Exercise text:

====

[v2,10/24] EDAC, mc: Remove per layer counters

Message ID 20190624150758.6695-11-rrichter@marvell.com
State Superseded
Headers show
Series
  • EDAC, mc, ghes: Fixes and updates to improve memory error reporting
Related show

Commit Message

Robert Richter June 24, 2019, 3:09 p.m.
Looking at how mci->{ue,ce}_per_layer[EDAC_MAX_LAYERS] is used, it
turns out that only the leaves in the memory hierarchy are consumed
(in sysfs), but not the intermediate layers, e.g.:

 count = dimm->mci->ce_per_layer[dimm->mci->n_layers-1][dimm->idx];

So let's get rid of the unused counters that just add complexity.

====

Available data:
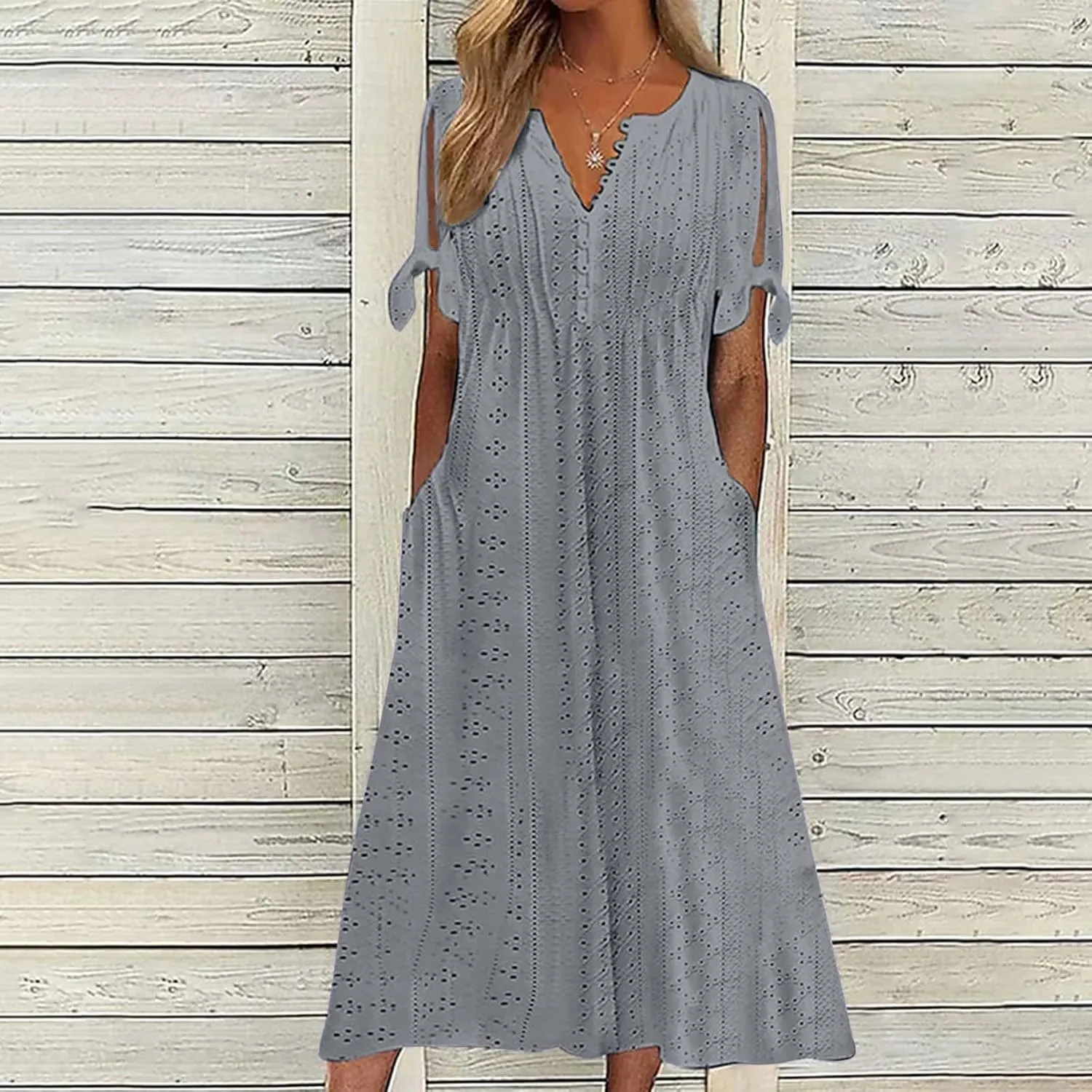 Summer Dresses for Women Trendy V Neck Short Sleeve Eyelet Dress Casual Pocket Holiday Party Beach Vacation Midi Sundress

====

Task description:
Answer from the EDAC patch page:
1. What state is the patch listed in?
2. According to the commit message, which layers of the memory hierarchy are consumed in sysfs?
3. Who posted the commit message, and on what date?

Solution below:
1. Superseded
2. Only the leaves, not the intermediate layers
3. Robert Richter, June 24, 2019